Be careful walking or working in wet soil; it compacts easily.

* Keep the irrigation turned off; the ground is plenty wet with more rain on the way.

* February serves as a wake-up call to gardeners. This month, you can transplant or direct-seed several flowers, including snapdragon, candytuft, lilies, astilbe, larkspur, Shasta and painted daisies, stocks, bleeding heart and coral bells.

* In the vegetable garden, plant Jerusalem artichoke tubers, and strawberry and rhubarb roots.

* Transplant cabbage and its close cousins – broccoli, kale and cauliflower – as well as lettuce (both loose leaf and head).

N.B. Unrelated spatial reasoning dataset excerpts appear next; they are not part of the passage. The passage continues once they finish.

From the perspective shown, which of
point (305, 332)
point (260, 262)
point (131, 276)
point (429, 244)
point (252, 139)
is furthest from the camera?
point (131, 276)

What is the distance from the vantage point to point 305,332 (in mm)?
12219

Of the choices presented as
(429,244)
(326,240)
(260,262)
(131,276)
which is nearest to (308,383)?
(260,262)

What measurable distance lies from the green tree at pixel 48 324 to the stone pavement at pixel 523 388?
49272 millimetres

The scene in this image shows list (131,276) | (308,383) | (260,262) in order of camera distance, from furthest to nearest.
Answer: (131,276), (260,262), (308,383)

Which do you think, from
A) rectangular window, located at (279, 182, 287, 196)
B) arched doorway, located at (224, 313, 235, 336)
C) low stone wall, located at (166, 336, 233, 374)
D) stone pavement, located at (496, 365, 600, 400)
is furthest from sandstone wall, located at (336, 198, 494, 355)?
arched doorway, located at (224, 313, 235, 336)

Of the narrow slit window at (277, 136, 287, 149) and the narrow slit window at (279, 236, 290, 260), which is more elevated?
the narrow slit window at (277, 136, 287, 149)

* Indoors, start peppers, tomatoes and eggplant from seed.

* Plant artichokes, asparagus and horseradish from root divisions.

* Plant potatoes from tubers and onions from sets (small bulbs). The onions will sprout quickly and can be used as green onions in March.

* From seed, plant beets, chard, lettuce, mustard, peas, radishes and turnips.

* Annuals are showing up in nurseries, but wait until the weather warms up a bit before planting. Instead, set out flowering perennials such as columbine and delphinium.

* Plant summer-flowering bulbs including cannas, calla lilies and gladiolus.